**Source:**
** BEGIN **
Ya,...please do.  I joined the BarBChef club tonight, although I have the Horizontal firebox.  Also, it would be nice to see your tuning boards and baffle inside the smoker too.  Take a few pics and post them.  Thanks!

XLAXX


----------



## xlaxx (Mar 18, 2012)

Another question,...

What did you use to clean up the handles with?  Your BBQ handles look kinda shiny so I am thinking you used some sort of chemical spray.

Thanks

XLAXX


----------



## chefrob (Mar 19, 2012)

pretty sure i just painted them........not only di it rain it actually hailed here, i'll get some shots up on my next day off (thurs).


----------



## xlaxx (Mar 30, 2012)

Chefrob-

How did you season your smoker to rid it of paint smells and to sanitize it? 

The forum here, suggests 3+ hours at 300+ heat,... wasn't sure what you thought about it as I believe I am using the same Rustoleum Hi Temp paint as you.

Would appreciate your recommendations when you get a chance.

Thanks!

XLAXX


----------



## chefrob (Mar 30, 2012)

i just ran a test smoke.........also i did not paint the inside. there is no real need to sanitize since the smoking temp will be well above 200 deg. ifyou did paint the inside just season it with a good test smoke....


----------
** END **
**Given problem 1:** List each line of the entries that includes the string "detection". Case counts.
The smoker thread and the entries have nothing to do with each other.

**Material supplied:**
** BEGIN **
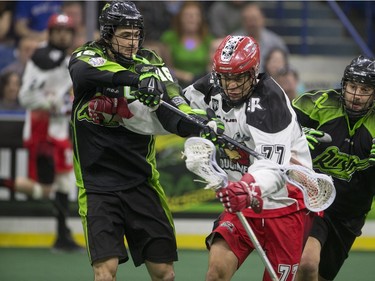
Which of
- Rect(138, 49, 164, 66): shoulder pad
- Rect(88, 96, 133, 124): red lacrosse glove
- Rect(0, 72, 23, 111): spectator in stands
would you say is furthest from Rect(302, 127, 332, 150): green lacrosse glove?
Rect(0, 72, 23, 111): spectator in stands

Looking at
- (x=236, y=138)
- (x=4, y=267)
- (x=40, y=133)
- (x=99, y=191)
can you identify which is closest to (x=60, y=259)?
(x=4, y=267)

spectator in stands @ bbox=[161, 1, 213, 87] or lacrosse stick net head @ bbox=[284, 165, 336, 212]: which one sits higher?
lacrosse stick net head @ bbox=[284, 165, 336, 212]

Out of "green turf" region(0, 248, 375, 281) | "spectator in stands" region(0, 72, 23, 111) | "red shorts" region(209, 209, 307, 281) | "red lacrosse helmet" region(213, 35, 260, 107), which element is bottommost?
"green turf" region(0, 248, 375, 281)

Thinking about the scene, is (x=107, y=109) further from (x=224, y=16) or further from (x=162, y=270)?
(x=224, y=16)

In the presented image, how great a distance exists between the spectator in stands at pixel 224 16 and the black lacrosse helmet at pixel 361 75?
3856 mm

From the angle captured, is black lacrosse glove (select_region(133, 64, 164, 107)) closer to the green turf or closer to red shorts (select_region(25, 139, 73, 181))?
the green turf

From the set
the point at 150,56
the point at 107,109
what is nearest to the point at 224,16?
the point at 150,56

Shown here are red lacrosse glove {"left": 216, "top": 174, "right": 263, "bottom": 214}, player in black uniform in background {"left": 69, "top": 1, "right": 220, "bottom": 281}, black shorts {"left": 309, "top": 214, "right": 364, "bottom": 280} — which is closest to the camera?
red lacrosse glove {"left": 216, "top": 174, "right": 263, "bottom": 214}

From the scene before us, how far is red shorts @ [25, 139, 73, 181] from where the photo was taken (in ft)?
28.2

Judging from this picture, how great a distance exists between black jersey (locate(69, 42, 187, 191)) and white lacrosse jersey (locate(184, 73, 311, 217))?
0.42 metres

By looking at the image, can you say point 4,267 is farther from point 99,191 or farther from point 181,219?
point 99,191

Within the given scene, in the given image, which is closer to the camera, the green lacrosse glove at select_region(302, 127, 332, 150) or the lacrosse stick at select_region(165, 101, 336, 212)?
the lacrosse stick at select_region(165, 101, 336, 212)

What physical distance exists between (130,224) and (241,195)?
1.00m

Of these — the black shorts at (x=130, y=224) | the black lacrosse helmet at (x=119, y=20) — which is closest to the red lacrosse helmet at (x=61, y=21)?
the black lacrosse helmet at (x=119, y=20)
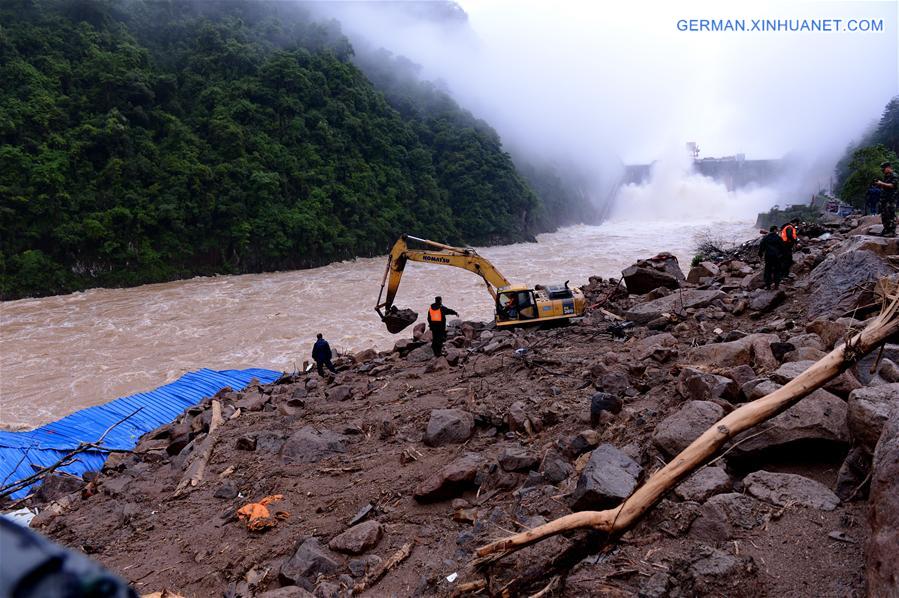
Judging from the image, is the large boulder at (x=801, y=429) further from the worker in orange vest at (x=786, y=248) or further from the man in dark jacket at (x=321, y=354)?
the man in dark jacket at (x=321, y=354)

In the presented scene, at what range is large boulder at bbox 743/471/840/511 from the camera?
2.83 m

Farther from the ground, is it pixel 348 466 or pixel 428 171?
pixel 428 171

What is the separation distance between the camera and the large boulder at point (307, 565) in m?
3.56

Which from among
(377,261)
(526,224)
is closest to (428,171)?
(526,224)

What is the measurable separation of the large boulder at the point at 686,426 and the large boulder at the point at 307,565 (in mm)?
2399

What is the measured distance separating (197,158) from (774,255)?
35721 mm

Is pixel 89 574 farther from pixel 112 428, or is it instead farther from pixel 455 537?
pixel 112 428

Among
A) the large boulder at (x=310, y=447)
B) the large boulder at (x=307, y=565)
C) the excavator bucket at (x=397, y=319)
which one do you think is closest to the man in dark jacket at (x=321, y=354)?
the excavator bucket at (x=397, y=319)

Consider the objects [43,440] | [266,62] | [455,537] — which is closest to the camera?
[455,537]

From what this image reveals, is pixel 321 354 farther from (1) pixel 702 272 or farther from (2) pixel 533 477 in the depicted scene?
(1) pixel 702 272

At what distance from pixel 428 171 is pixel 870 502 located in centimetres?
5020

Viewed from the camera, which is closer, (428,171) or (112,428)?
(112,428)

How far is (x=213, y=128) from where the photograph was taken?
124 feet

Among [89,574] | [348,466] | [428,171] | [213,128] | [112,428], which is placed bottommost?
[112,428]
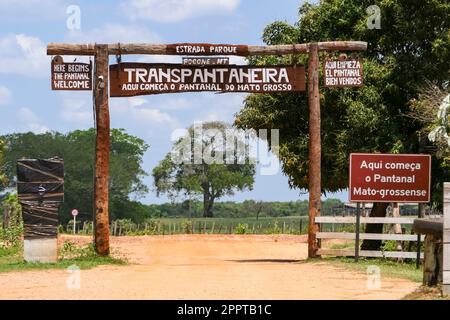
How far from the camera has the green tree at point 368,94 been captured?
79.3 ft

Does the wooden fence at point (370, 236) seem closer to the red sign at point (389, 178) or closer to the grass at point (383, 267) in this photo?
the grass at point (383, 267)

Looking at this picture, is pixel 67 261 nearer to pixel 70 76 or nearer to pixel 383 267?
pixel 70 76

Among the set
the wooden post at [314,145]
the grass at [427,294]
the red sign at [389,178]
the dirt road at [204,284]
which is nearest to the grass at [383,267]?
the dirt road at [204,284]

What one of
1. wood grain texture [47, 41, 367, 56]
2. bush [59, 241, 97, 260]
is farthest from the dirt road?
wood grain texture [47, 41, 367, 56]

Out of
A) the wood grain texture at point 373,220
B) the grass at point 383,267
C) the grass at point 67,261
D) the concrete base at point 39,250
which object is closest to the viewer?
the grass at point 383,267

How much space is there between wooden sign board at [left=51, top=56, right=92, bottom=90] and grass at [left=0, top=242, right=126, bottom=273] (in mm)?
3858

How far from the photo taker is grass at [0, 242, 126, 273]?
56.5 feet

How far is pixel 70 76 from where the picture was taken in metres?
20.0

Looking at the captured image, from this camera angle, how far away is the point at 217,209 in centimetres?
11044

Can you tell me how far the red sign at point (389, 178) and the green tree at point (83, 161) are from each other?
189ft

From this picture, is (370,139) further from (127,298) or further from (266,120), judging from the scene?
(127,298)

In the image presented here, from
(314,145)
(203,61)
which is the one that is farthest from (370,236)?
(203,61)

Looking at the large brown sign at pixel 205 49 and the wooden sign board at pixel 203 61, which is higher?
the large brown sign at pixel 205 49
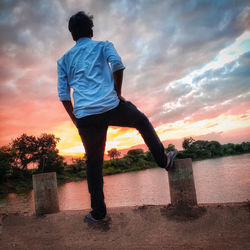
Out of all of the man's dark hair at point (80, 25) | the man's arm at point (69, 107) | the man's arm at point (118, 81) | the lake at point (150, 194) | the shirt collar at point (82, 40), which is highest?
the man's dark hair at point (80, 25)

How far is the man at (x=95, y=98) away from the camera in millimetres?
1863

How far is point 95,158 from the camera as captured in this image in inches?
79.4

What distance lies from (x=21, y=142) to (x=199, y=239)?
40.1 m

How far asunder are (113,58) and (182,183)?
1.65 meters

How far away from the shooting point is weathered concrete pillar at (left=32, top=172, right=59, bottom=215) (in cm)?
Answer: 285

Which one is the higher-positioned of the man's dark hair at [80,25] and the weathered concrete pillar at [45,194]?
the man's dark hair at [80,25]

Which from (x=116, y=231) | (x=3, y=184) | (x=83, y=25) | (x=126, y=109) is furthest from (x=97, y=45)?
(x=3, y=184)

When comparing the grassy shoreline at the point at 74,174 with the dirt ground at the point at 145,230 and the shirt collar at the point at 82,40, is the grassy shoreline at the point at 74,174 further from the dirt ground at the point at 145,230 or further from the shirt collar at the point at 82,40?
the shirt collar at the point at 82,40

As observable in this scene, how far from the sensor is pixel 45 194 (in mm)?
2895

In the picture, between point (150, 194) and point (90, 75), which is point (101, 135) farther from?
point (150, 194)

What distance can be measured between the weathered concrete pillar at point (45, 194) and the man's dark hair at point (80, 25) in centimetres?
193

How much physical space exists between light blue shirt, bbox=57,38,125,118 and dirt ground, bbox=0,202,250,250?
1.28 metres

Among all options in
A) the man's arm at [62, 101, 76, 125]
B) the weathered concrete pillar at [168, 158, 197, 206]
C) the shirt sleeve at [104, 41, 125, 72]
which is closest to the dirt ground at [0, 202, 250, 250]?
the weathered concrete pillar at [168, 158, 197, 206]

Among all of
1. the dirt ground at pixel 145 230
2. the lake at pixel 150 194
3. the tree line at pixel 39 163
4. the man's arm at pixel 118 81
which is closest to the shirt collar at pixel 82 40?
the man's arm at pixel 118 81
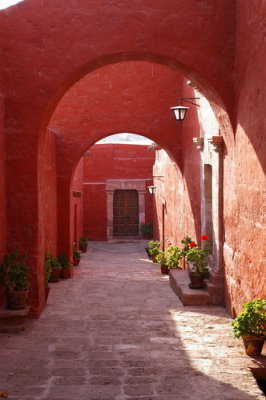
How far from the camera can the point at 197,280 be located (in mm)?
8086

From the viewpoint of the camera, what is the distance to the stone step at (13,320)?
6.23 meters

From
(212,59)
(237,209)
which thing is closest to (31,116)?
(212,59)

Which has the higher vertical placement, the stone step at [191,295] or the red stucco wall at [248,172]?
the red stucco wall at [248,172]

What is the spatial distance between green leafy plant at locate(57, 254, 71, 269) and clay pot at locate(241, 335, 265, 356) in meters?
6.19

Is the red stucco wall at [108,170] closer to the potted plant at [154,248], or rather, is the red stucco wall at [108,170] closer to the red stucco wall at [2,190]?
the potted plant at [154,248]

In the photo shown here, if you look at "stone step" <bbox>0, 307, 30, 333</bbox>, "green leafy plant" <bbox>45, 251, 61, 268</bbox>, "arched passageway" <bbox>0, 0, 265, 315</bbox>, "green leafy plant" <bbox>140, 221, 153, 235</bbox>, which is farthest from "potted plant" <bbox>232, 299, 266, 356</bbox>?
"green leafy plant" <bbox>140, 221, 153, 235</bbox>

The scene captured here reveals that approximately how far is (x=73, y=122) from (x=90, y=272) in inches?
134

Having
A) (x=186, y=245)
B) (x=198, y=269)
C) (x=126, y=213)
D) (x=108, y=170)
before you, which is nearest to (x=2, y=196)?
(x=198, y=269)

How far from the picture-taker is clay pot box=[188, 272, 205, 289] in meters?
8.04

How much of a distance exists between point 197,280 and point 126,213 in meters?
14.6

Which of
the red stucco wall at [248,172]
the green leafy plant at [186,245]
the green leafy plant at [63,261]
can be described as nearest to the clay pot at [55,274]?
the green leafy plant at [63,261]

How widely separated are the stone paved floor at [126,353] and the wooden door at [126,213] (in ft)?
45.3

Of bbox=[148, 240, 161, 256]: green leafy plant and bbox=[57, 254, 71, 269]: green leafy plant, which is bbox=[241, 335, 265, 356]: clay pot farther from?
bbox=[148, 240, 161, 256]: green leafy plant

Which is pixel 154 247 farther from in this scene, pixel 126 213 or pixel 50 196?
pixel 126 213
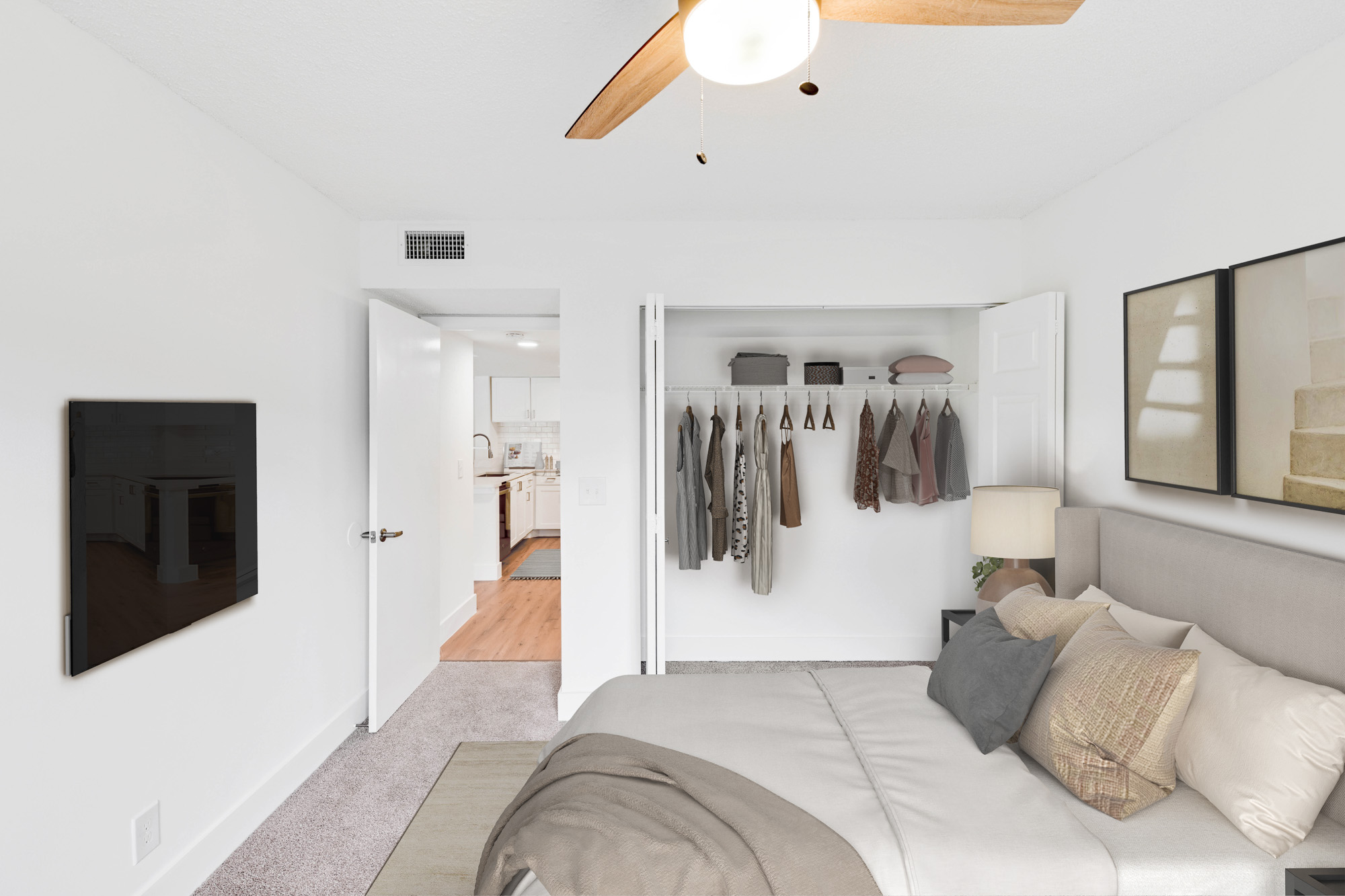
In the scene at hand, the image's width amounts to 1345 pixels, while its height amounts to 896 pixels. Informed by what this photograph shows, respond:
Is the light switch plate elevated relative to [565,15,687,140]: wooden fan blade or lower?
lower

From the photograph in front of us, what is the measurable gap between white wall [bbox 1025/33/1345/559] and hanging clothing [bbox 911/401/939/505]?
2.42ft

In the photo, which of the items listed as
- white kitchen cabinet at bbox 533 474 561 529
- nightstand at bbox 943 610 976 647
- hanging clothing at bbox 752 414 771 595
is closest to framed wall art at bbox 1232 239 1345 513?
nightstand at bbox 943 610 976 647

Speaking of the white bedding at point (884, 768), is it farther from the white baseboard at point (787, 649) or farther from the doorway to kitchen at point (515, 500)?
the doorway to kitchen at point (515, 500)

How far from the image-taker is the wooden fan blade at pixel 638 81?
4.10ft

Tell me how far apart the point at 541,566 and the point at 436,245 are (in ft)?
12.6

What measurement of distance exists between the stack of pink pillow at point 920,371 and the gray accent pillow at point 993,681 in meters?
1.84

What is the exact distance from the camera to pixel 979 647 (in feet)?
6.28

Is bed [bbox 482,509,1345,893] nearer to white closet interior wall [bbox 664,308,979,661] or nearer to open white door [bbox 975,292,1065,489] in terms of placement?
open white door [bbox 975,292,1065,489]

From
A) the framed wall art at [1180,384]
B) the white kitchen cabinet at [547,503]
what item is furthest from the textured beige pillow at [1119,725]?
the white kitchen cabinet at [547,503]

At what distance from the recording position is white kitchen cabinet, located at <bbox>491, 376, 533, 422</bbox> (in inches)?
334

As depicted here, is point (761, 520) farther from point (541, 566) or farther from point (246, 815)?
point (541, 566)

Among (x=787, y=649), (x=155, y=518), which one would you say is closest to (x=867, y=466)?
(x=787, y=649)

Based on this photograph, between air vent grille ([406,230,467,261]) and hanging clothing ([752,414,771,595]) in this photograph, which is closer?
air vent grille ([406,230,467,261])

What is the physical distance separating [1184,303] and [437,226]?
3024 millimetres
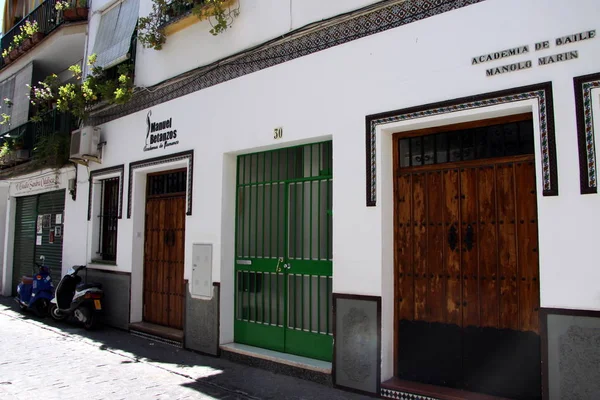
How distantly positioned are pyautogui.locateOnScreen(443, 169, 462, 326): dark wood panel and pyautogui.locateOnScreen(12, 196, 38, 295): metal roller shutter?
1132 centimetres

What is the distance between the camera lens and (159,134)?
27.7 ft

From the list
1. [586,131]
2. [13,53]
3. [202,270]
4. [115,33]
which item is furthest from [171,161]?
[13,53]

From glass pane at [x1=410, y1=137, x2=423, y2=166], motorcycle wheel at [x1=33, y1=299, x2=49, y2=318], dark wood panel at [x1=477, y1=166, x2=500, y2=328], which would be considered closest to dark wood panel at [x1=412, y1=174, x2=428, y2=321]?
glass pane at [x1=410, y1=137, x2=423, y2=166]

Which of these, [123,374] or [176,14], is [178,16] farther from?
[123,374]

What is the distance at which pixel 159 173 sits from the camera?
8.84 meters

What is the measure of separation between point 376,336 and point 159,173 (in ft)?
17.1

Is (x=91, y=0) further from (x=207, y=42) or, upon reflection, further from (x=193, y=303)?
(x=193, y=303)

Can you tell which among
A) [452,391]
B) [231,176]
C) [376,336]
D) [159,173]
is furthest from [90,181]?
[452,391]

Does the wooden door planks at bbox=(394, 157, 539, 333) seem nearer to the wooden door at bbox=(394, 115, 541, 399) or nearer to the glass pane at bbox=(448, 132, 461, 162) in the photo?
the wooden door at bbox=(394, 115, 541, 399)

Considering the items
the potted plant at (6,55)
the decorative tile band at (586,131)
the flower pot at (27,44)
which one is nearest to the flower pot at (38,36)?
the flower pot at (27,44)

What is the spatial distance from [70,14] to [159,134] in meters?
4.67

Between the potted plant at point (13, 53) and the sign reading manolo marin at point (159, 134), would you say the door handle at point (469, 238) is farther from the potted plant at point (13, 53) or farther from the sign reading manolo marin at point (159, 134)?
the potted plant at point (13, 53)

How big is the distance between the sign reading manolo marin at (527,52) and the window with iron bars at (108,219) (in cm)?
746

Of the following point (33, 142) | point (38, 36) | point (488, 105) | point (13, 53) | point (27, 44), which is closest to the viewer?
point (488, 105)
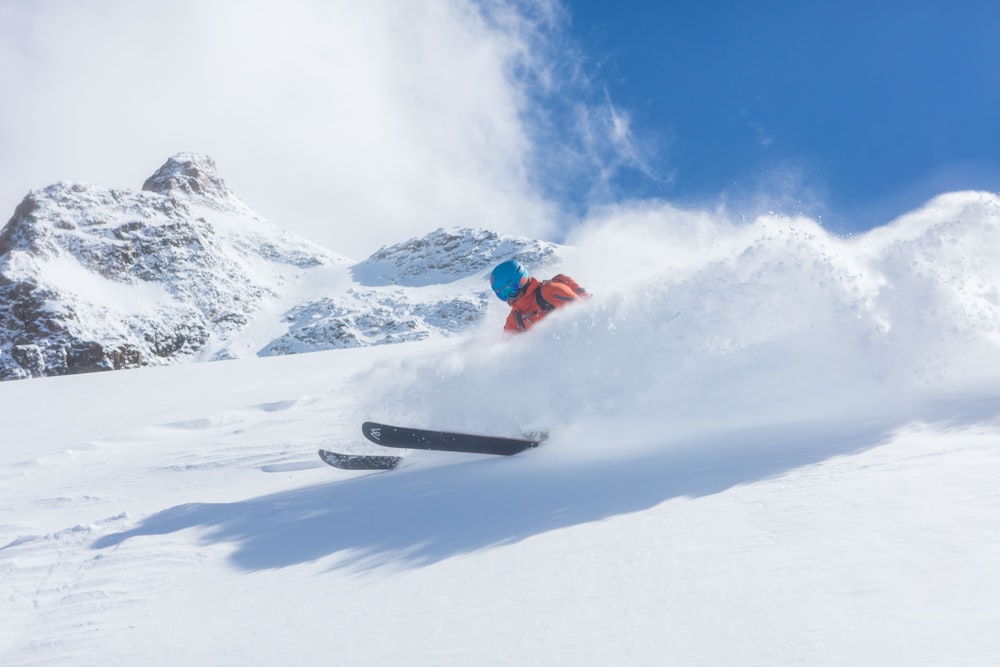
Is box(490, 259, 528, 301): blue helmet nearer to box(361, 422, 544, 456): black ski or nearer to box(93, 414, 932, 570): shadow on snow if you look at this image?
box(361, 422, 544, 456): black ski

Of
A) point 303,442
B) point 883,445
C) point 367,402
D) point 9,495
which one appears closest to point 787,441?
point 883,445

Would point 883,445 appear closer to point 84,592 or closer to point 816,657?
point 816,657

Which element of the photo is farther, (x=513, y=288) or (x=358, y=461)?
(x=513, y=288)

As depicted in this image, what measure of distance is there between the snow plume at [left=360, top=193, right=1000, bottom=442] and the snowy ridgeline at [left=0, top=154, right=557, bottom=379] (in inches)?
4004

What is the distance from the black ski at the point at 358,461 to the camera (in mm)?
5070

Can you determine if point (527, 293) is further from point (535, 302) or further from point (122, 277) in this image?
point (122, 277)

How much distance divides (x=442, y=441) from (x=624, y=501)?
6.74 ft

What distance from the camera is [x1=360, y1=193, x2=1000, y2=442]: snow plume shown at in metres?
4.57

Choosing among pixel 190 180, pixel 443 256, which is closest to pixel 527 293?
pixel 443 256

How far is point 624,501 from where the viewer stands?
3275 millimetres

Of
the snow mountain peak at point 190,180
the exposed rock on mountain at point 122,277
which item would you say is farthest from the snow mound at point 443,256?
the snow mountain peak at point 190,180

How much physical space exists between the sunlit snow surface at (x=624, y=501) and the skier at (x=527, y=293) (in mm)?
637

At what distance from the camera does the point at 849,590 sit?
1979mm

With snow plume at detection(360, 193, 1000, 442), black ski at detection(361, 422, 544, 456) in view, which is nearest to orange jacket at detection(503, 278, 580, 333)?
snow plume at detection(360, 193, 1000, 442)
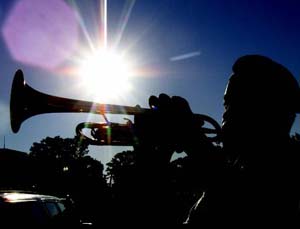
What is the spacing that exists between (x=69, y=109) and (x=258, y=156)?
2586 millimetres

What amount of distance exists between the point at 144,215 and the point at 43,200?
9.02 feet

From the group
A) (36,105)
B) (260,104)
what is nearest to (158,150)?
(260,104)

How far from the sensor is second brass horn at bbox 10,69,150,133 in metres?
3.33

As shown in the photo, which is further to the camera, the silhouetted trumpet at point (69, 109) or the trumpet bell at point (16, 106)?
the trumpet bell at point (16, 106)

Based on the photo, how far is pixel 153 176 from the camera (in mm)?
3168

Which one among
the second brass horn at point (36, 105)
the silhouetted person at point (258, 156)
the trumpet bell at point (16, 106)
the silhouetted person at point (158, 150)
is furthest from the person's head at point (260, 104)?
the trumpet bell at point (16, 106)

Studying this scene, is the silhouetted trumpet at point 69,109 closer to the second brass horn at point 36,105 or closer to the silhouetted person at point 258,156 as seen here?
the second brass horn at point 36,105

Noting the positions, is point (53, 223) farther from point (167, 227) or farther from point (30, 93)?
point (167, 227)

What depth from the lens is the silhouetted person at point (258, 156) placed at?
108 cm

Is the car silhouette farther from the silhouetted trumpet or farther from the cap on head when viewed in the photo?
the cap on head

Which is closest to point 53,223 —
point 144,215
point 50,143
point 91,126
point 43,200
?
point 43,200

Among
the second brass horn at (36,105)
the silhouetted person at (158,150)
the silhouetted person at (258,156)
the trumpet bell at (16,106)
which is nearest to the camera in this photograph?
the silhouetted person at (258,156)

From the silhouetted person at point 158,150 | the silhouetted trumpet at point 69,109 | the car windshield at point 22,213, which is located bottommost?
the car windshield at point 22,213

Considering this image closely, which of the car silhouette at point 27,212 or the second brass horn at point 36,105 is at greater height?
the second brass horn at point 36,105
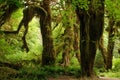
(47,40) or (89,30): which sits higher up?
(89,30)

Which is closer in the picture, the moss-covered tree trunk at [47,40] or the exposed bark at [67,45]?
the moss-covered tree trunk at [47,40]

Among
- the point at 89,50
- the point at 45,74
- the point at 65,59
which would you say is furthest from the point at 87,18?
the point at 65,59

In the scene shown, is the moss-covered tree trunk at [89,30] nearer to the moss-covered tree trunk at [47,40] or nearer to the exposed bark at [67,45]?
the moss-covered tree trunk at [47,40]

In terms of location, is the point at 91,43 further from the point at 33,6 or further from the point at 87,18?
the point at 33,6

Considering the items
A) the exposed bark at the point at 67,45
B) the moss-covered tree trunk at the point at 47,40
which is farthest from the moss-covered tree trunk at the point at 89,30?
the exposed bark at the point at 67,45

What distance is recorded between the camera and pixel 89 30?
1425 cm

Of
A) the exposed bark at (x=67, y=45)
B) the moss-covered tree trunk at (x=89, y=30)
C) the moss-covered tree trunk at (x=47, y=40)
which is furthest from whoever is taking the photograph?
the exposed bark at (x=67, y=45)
** END **
**Given problem 2:** In the smoker thread, which paint does xlaxx believe both posters are using?

**Response 1:**
With snow plume at detection(360, 193, 1000, 442), black ski at detection(361, 422, 544, 456) in view, which is nearest to orange jacket at detection(503, 278, 580, 333)?
snow plume at detection(360, 193, 1000, 442)

**Response 2:** Rustoleum Hi Temp paint